Many research projects in the humanities necessitate the creation of text editions or datasets by language experts whose research interests go beyond the mere production of the text itself. Once such a project has ceased to be funded a common complaint is that no outlet exists for the text generated during the course of the research. Without further investment to produce either a print or digital edition, it may be difficult to propagate valuable texts to other scholars who wish to continue research in the same area. Standards like TEI have existed for decades with the aim of ensuring text data is reusable after its initial production. These can come with a steep learning curve, however, making them unappealing to scholars who wish to focus on linguistic aspects of research, and who cannot devote the time necessary to develop the requisite technical expertise. Moreover, where such text resources are made available online, a common concern is that continuous costs associated with web-hosting or technical maintenance can periodically lead to down-time, and can cast doubt on the long-term availability of the text resource online. In contrast to the text-with-no-outlet problem faced by many humanities scholars, data sparsity often impedes the research potential of computational linguists. Modern computational techniques are typically data driven, and improvements are possible only by increasing the amount of text data available. In the case of historical and minority languages, there is often an insufficient amount of text data available with which to train high-performance models. While many computer scientists lament this fact in research papers, little has been suggested to remedy the situation and, again, researchers may simply wish to move on with their own research, applying techniques to languages for which a more substantial amount of text data already exists.

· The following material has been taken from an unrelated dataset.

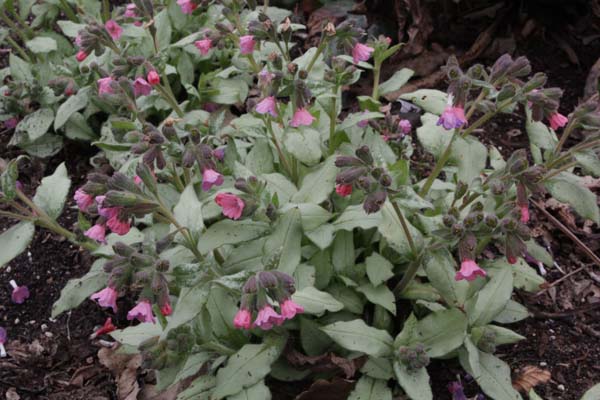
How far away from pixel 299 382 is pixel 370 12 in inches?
119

In this presentation, the new Cardamom Workbench for historical and minority languages will be demonstrated. This workbench is designed to provide linguists with a simple pipeline from uploading their text to either online or print publication. An intuitive GUI will allow users to edit and annotate their text without requiring any pre-existing technical expertise. The workbench will also make some of the most advanced computational techniques accessible to humanities-based researchers who wish to perform such analyses on their own texts. Cardamom technologies are built into the workbench which has been designed to enable the application of both common-practice techniques and more advanced methods to under-resourced languages. This enables language experts to perform tokenisation, part-of-speech tagging, morphological analysis and more without ever writing a line of code, and ensures that the resulting corpus of digital text meets modern annotation standards.

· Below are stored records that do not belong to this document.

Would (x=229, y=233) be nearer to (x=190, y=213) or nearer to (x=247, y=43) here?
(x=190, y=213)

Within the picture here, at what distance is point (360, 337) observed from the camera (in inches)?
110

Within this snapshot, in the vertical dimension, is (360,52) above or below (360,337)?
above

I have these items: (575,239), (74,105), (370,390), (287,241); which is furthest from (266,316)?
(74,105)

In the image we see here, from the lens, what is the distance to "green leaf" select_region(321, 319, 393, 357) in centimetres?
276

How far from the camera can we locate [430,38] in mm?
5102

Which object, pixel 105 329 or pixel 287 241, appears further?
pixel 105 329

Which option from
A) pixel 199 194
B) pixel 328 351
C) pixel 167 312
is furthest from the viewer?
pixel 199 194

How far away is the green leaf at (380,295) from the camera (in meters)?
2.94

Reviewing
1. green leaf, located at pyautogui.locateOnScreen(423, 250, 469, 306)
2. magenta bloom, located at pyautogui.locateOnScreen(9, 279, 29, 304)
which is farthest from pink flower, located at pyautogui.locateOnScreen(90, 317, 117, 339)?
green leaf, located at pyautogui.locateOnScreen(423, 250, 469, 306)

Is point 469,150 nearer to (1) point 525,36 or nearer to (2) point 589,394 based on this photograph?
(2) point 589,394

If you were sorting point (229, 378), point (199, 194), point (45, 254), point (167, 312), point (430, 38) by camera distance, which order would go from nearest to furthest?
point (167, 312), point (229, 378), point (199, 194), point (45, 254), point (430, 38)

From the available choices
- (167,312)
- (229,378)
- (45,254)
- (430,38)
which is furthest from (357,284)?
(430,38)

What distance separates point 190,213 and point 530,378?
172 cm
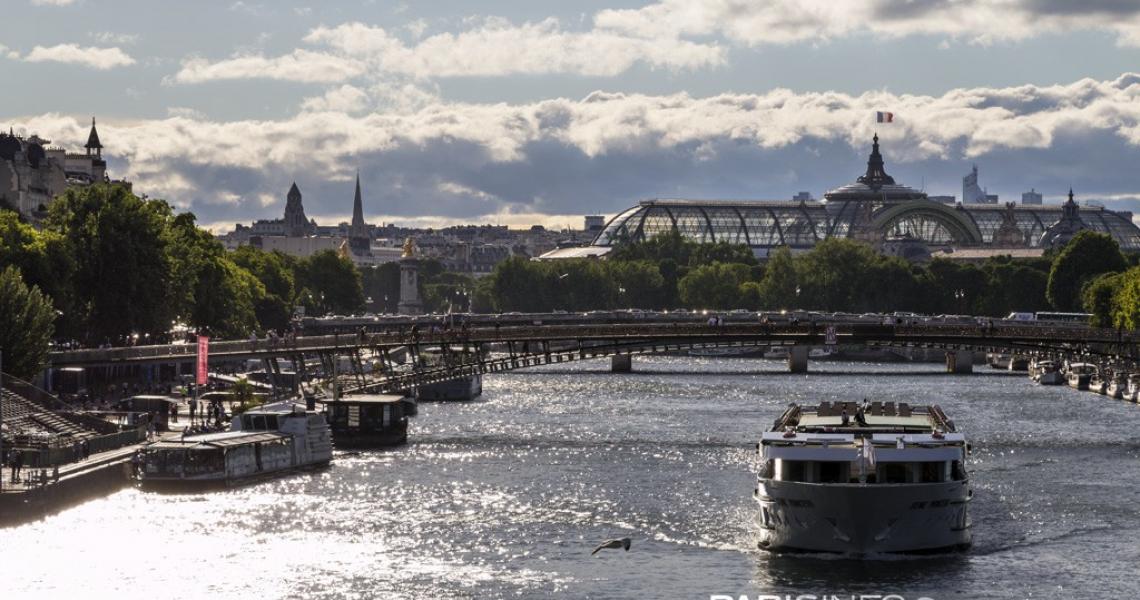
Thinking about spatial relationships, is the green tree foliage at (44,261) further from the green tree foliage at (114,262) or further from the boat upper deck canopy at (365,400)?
the boat upper deck canopy at (365,400)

Workbench users will be able to submit their completed text for hosting online using Cardamom project web servers, ensuring long-term availability of the data. It is also envisaged that users will be enabled to develop their texts into full editions for print publication using the workbench. Finally, at the end of the demonstration, an open discussion will take place regarding the Workbench. Attendees from all backgrounds are invited to raise any questions which they may have and to provide any feedback which they feel may result in the development of a tool which best serves their needs.

About the Speaker:

Adrian Doyle is a Research Associate at the Insight Centre for Data Analytics and a PhD candidate in the Moore Institute for Research in the Humanities and Social Studies at the National University of Ireland Galway. He has been a member of the Cardamom research team since its inception. His current research focuses on natural language processing applications and optimisations for Old Irish.

He is the creator and curator of wuerzburg.ie, the online repository for the annotated digital text of the Würzburg glosses. His research interests include tokenisation, part-of-speech tagging, and dependency parsing issues specific to Old Irish, and more generally, IT applications for historical and minority languages.

He received his BA from University College Cork in 2012, after which he went on to receive an MA in Medieval Celtic Languages and Literature from University College Dublin in 2013, and an MSc from University College Cork in Information Systems for Business Performance in 2016. He has also worked as a Business Analyst and has been responsible for the creation and maintenance of database systems for industry clients.


The seminar series is led by the Cardamom project team. The Cardamom project aims to close the resource gap for minority and under-resourced languages using deep-learning-based natural language processing (NLP) and exploiting similarities of closely related languages. The project further extends this idea to historical languages, which can be considered closely related to their modern form. It aims to provide NLP through both space and time for languages that current approaches have ignored.